Problematika Hubungan Kerja di Masa Pandemi, Begini Pandangan Sejumlah Akademisi
Fokus

Problematika Hubungan Kerja di Masa Pandemi, Begini Pandangan Sejumlah Akademisi

Jutaan orang kehilangan pekerjaan. Perundingan pengusaha-pekerja, serta campur tangan pemerintah penting dilakukan untuk mencari solusi terbaik.

Muhammad Yasin
Bacaan 2 Menit

Berdasarkan penelusuran hukumonline, alasan-alasan force majeur itu telah berkembang dalam praktik. Bukan hanya tutupnya operasional usaha karena kantor/pabrik terbakar dan bencana alam, tetapi juga karena kebijakan pemerintah yang membuat core business perusahaan terhenti.

(Baca juga: Penting!!! Inilah Putusan-Putusan PHK Akibat Force Majeur).

Pada umumnya, bencana alam diakui sebagai dasar legal bagi perusahaan melakukan PHK. Penyebaran Covid-19 telah ditetapkan Pemerintah melalui Keppres No. 12 Tahun 2020 sebagai bencana nasional. Cuma, sifatnya adalah bencana non-alam. Apakah dengan demikian penyebaran Covid-19 dan kebijakan membatasi mobilitas warga dapat dijadikan alasan force majeur untuk PHK?

Sesuai ketentuan Pasal 164 ayat (1) UU Ketenagakerjaan, force majeur dapat dijadikan alasan PHK. Pengusaha dapat berpijak pada kebijakan pemerintah yang menyebabkan operasional perusahaan terganggu. Sejumlah akademisi dalam webinar juga berpandangan bahwa Keppres No. 12 Tahun 2020 dapat dipakai sebagai pijakan force majeur. Tetapi penting digarisbawahi bahwa pengusaha tidak dapat begitu saja menyebut force majeur. Pengurus P3HKI, Imam Budi Santoso, menegaskan harus dibuktikan terlebih dahulu kerugian yang dialami perusahaan akibat dampak Covid-19. Joice juga menyebutkan dampak langsung Covid-19 terhadap operasional perusahaan harus dibuktikan. “Ketika PHK tidak dapat dihindari, maka wabah Covid-19 jangan dijadikan alasan perusahaan mem-PHK pekerja tanpa dibuktikan terlebih dahulu kerugian yang dialami perusahaan akibat dampak Covid-19,” paparnya dalam presentasi webinarnya.

Intinya, alasan force majeur itu tidak bisa dijadikan alasan secara serta merta.

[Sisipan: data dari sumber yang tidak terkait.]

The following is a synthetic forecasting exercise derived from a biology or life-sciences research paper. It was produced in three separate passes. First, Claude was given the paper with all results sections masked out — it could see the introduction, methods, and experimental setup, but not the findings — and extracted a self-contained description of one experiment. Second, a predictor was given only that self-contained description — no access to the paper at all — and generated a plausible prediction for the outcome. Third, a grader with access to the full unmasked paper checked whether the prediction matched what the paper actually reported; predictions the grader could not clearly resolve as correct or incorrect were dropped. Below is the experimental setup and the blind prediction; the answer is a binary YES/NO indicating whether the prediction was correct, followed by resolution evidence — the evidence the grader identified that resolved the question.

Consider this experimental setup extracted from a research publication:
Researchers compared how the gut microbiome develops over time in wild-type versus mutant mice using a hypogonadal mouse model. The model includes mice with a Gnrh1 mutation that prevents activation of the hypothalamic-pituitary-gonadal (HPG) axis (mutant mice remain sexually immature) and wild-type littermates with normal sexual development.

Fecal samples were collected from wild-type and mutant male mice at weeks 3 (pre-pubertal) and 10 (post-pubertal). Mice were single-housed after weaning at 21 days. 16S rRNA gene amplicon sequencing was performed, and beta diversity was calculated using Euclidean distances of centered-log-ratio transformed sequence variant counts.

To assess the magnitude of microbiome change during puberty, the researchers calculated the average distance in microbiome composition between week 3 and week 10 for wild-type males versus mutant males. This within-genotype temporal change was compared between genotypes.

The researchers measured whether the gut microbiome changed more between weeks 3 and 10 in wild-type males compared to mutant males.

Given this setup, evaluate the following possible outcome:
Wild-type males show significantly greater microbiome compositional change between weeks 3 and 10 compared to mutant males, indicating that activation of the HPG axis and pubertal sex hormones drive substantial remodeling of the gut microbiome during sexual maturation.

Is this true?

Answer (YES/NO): NO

Harus dilihat kasus demi kasus agar jelas korelasi antara penetapan darurat oleh pemerintah dengan berhenti beroperasinya perusahaan. Jika terjadi sengketa, maka hakim harus benar-benar menguji kebenaran klaim perusahaan atas force majeur.

(Baca juga: Guru Besar Ini Bicara PHK Alasan Force Majeur Dampak Covid-19).

Agar tidak menimbulkan sengketa ketenagakerjaan yang kompleks, para akademisi mengusulkan solusi duduk bersama merundingkan jalan keluar terbaik. Bagaimanapun, situasi pandemi telah berdampak terhadap pekerja dan pengusaha, dan kondisi ini tidak diinginkan oleh kedua belah pihak. Asri Wijayanti menyebutkan berunding adalah jalan keluar yang lebih menguntungkan bagi kedua belah pihak. Kedua pihak harus mempertimbangkan untung rugi pada opsi yang dipilih. Berunding adalah konsekuensi yuridis jika ada kondisi yang tak dapat dihindari kedua belah pihak.

Pekerja Migran

Selain ancaman PHK terhadap pekerja di dalam negeri, ada problematika pekerja Indonesia yang bekerja di luar negeri. Faktanya, penerapan lockdown atau pembatasan di beberapa negara berimbas pada pekerja migran Indonesia  sehingga banyak yang dipulangkan. Mereka yang dipulangkan ke Tanah Air pun tidak otomatis bisa pulang ke rumah karena ada penolakan dari masyarakat yang khawatir terdampak virus. Masalah lain adalah tertundanya pengiriman pekerja migran Indonesia ke luar negeri.

Dosen Fakultas Hukum Universitas Sumatera Utara, Agusmidah, melihat bahwa pekerja migran juga menjadi rentah secara ekonomi dan sosial. Di satu sisi, hubungan kerja mereka diputus dan harus kembali ke Tanah Air; dan sisi lain berpotensi terjangkit virus atau dianggap sebagai sumber penularan.